One distinctive characteristic of NZ’s landscape is its great variety with abrupt contrasts over relatively short distances. This creates many microhabitats that can act as refuges which buffer species against catastrophic weather events and help prevent widespread extinction of BCAs operating in a region. Non-crop habitat manipulation, as in NZ vineyards, also provides shelter (Jonsson et al. 2010).

Host-enemy synchrony

Hance et al. (2007) state that “a key factor determining how climate change may affect the range and abundance of insect populations is the extent to which individual species react independently of the community of which they are a component. Alteration of the synchronisation between host and parasitoids, by divergence of their thermal preferences, can disrupt the equilibrium between host and parasitoid.” This synchronisation need not be perfect: some host escape can stablise an otherwise unstable interaction (Godfray et al. 1994).
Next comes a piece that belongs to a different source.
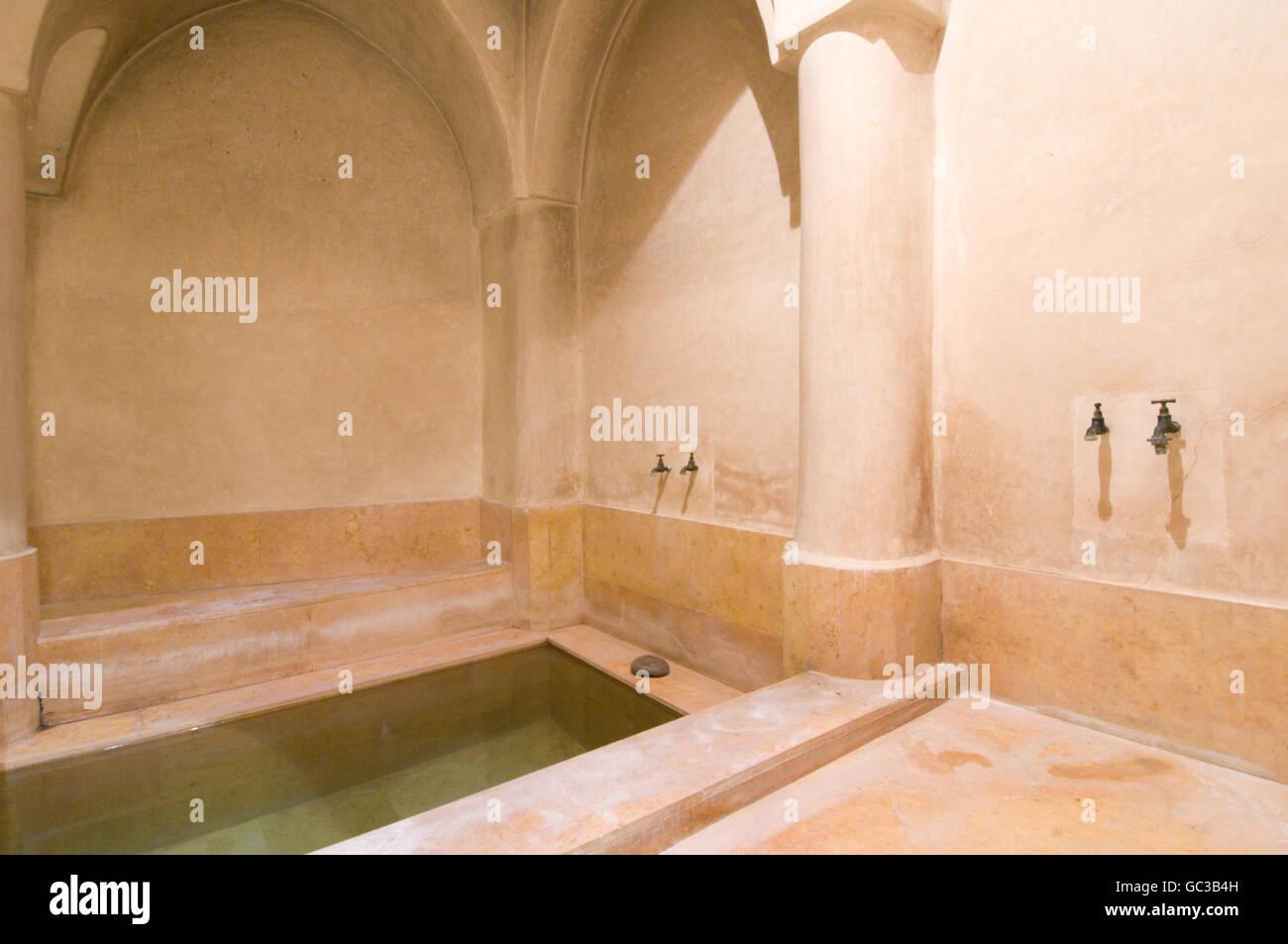 Salle De Bain Style Riad ~ riad caravanserai salle de bains avec murs en pl tre marocain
Although diapause does not feature strongly in indigenous species, it is retained by exotic species in NZ (Morris 1989). Should the species in a biological control system have contrasting factors regulating diapause, then it is possible for a large mismatch, control failure and local extinction. Above-average warm temperatures in summer 1981 disrupted the diapause-induced synchrony between the horticultural pest, passionvine hopper Scolypopa australis Walker (Homoptera: Ricaniidae), and its normally univoltine egg parasitoid Centrodora scolypopae Valentine (Hymenoptera: Aphelinidae) resulting in the parasitoid having an unsuccessful partial second generation (Gerard 2004). Modelling of a simple host-parasitoid system showed that disruption of synchrony once in 25 years did not affect the long-term stability, but the system failed when it occurred more frequently than once in 20 years (Godfray et al. 1994).
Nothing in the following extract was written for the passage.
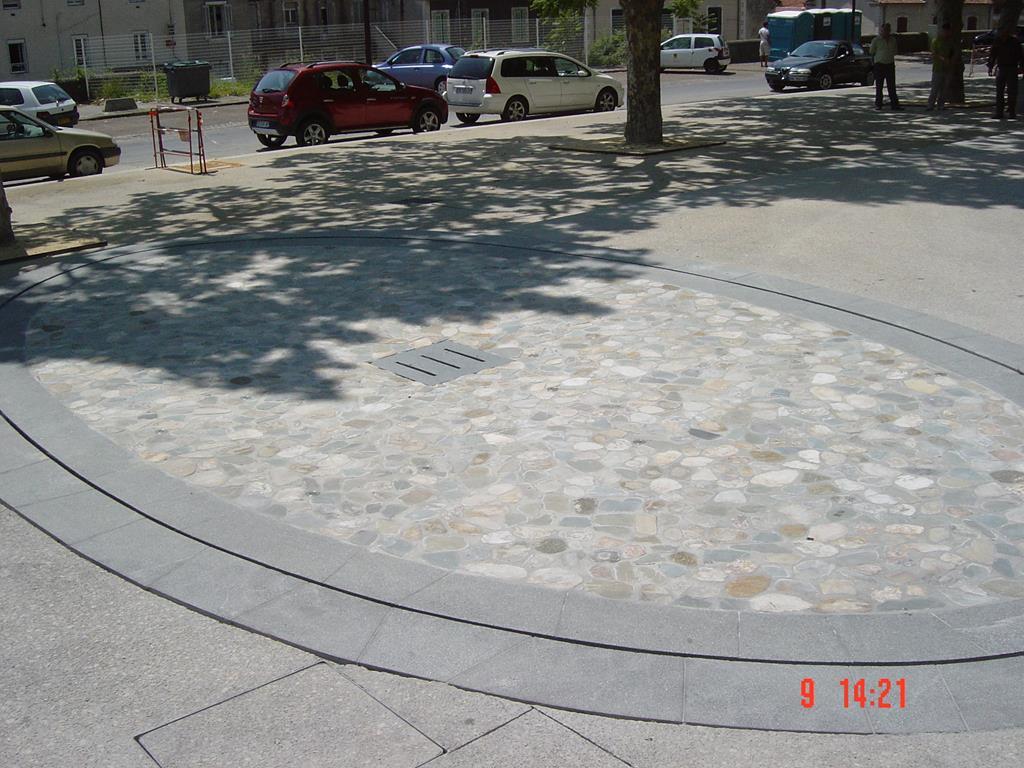 fontaine-miroir-eau-granit-pierre-marbre-marbrerie-montpellier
Many weed BCAs in NZ are seed feeders and the timing of flowering is a factor affecting BCA performance. Populations of the nodding thistle receptacle weevil (Rhinocyllus conicus Frölich) peak in early summer irrespective of region, but nodding thistle (Carduus nutans L.) inflorescence densities peak in late summer in the South Island (Kelly and Wood 1991). This poor synchrony results in less than 9 % seed predation compared to 35–50 % in the North Island where the inflorescence densities peak three weeks earlier. Increasing temperatures may improve control in this system in the South Island.

Capacity for evolutionary adaptation

Species have responded to climatic changes throughout their evolutionary history (Root et al. 2003). Where there are no barriers to dispersal, there may be little selection pressure. However, where dispersal is not possible, such as on islands, the rates of evolutionary change in populations under climate change will depend on levels of heritable variation, genetic interactions among traits, and population processes (Lynch and Lande 1993). An important consideration for biological control is that some populations of introduced BCAs possess relatively little genetic variation. For example NZ populations of the herbivorous beetle, Lochmaea suturalis Thomson (Coleoptera: Chrysomelidae), introduced for biological control of heather (Calluna vulgaris (L.) Hull), are descended from only two females collected in northern England. Genetic studies comparing NZ and UK populations are consistent with severe bottlenecking of the NZ material (Landcare Research unpublished data). It may be possible to reduce impacts of climate change on the efficacy of some NZ BCAs by increasing their genetic variability and potential for adaptation through introduction of additional genetic stock.

Case studies

This section outlines five case studies that demonstrate potential responses of NZ biological control systems to climate change across a range of scales.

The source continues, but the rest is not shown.